WORKING DATA:

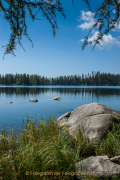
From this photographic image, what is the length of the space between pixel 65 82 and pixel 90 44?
15012 centimetres

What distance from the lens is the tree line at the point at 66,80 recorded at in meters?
123

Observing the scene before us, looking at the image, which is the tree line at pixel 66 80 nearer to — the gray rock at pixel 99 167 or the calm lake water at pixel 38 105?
the calm lake water at pixel 38 105

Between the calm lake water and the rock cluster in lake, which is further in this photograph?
the calm lake water

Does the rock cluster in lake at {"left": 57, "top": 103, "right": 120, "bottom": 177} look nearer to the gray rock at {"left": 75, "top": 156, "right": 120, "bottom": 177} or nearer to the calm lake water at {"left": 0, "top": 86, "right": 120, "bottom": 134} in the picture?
the gray rock at {"left": 75, "top": 156, "right": 120, "bottom": 177}

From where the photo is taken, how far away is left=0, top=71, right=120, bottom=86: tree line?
123 meters

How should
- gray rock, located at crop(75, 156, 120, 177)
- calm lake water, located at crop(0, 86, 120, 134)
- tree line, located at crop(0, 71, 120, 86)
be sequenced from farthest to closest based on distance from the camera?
tree line, located at crop(0, 71, 120, 86)
calm lake water, located at crop(0, 86, 120, 134)
gray rock, located at crop(75, 156, 120, 177)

TASK STATEMENT:
Write out every line of the material above as a JSON list of strings, one string per line, leaving out blank lines and the picture.

RESULT BELOW:
[
  "From this photographic image, what is the length of the space between pixel 65 82 and pixel 90 44?",
  "15012 centimetres",
  "What distance from the lens is the tree line at the point at 66,80 recorded at in meters?",
  "123",
  "Observing the scene before us, looking at the image, which is the tree line at pixel 66 80 nearer to — the gray rock at pixel 99 167 or the calm lake water at pixel 38 105?",
  "the calm lake water at pixel 38 105",
  "Between the calm lake water and the rock cluster in lake, which is further in this photograph?",
  "the calm lake water",
  "Does the rock cluster in lake at {\"left\": 57, \"top\": 103, \"right\": 120, \"bottom\": 177} look nearer to the gray rock at {\"left\": 75, \"top\": 156, \"right\": 120, \"bottom\": 177} or nearer to the calm lake water at {\"left\": 0, \"top\": 86, \"right\": 120, \"bottom\": 134} in the picture?",
  "the gray rock at {\"left\": 75, \"top\": 156, \"right\": 120, \"bottom\": 177}",
  "From where the photo is taken, how far away is left=0, top=71, right=120, bottom=86: tree line?",
  "123 meters",
  "How should",
  "- gray rock, located at crop(75, 156, 120, 177)",
  "- calm lake water, located at crop(0, 86, 120, 134)",
  "- tree line, located at crop(0, 71, 120, 86)",
  "be sequenced from farthest to closest based on distance from the camera?",
  "tree line, located at crop(0, 71, 120, 86)",
  "calm lake water, located at crop(0, 86, 120, 134)",
  "gray rock, located at crop(75, 156, 120, 177)"
]